По ветке полз жучок; ангел подхватил его на палец, поднял и подул. Жучок униженно сучил лапками, топорщил крылья, жужжал и зудел пышными усами-щёточками... Ангел, весьма довольный своей проказой, опять ухмыльнулся. Вскинул руку; дунул ещё раз. Жук слетел с его запястья и, подхваченный быстрым ветерком, умчался куда-то. («В неведомую даль», – подумал ангел. – «Хотел бы и я так... Чтоб незнамо, в какие края.

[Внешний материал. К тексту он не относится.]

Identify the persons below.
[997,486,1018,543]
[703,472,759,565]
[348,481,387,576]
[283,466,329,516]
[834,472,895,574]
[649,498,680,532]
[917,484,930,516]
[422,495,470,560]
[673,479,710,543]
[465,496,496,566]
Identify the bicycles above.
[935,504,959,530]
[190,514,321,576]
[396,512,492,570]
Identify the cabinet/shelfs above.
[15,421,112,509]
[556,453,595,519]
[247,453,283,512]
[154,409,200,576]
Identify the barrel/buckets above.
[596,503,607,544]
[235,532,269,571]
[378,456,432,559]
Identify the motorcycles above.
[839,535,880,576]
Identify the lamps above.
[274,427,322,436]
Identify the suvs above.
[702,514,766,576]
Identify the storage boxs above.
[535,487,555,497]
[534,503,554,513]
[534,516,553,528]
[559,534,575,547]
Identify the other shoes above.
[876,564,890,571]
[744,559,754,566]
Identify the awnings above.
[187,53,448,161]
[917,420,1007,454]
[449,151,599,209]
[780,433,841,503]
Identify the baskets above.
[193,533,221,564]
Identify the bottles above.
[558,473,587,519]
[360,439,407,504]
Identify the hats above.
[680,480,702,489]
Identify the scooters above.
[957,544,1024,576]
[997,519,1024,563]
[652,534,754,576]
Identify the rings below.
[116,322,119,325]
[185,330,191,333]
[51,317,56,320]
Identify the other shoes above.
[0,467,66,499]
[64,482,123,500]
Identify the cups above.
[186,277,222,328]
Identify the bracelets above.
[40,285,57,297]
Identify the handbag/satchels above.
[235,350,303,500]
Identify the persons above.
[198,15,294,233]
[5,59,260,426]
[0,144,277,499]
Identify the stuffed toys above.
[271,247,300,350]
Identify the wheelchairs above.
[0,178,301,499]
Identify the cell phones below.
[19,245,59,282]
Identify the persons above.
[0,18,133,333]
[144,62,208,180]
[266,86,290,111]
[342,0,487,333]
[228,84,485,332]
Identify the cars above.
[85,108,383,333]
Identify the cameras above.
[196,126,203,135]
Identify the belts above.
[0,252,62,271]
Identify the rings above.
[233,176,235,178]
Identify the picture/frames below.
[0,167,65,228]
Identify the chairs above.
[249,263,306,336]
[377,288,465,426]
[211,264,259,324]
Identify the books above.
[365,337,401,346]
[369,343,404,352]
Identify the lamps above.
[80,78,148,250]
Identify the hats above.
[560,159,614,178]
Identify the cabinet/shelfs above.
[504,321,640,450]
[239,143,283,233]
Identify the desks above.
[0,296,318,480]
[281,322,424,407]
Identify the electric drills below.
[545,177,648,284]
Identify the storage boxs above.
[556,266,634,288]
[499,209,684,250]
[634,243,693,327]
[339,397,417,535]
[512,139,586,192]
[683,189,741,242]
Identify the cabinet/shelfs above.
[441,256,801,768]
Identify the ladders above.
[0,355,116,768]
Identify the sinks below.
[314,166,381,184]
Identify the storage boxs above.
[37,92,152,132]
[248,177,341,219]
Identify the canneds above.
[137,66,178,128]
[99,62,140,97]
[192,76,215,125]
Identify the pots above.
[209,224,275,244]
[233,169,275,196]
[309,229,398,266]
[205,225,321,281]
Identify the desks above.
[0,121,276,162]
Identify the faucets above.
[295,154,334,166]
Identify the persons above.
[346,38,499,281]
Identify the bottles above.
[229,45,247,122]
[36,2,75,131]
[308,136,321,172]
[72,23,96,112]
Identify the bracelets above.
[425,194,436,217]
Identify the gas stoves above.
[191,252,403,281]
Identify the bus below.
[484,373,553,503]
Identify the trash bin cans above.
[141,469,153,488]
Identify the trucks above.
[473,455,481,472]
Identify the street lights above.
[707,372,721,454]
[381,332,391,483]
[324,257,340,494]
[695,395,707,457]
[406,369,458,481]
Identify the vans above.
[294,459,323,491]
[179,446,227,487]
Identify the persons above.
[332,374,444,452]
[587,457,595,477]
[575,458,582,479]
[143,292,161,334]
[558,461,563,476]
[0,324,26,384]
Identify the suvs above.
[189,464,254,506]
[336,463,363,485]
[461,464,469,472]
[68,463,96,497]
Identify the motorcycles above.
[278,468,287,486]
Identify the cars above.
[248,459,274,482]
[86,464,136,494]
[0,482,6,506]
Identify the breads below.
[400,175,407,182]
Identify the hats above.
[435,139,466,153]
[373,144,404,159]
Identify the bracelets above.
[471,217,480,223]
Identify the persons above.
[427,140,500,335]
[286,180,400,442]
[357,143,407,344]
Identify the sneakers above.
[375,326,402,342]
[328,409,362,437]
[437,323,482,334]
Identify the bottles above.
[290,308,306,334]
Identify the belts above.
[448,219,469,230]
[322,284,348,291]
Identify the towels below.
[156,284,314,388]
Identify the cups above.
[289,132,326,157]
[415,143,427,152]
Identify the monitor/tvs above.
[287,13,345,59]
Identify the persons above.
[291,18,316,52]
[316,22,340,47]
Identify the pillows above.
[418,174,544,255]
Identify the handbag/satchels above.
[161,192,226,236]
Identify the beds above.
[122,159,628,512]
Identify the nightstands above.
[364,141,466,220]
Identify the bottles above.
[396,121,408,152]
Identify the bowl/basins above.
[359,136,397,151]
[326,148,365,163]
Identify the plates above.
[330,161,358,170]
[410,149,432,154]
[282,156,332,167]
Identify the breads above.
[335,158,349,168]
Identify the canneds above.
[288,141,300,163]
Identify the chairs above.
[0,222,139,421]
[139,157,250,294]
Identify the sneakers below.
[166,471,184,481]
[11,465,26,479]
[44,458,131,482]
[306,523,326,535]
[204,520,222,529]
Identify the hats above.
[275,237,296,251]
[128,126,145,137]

Чтоб только ветер за спиной; чтоб никаких тебе поручений от ... Чтоб за глупыми мальчишками смотреть не приказывали», – и сам же расхохотался над собственной ленью.
Что сейчас делает Ивашка, ангел не знал. Хотя, вообще-то, числился в небесных ведомостях именно его хранителем, так что должен был. Святой Николай часто журил его за это (впрочем, как правило – ласково, по-отечески; наш герой давно приучился не обращать внимания на выговор от него. Совсем другое дело, когда злился Бог – с Его гневом никто из крылатого воинства совладать не мог и, слыша громовые раскаты над головой, все обычно удирали куда глаза глядят. Бога это изрядно веселило; Он хохотал, как безумный (да и был на деле, правду сказать, немного с причудами. Тысячи лет править Вселенной и не повредиться в уме – невозможно даже для Него).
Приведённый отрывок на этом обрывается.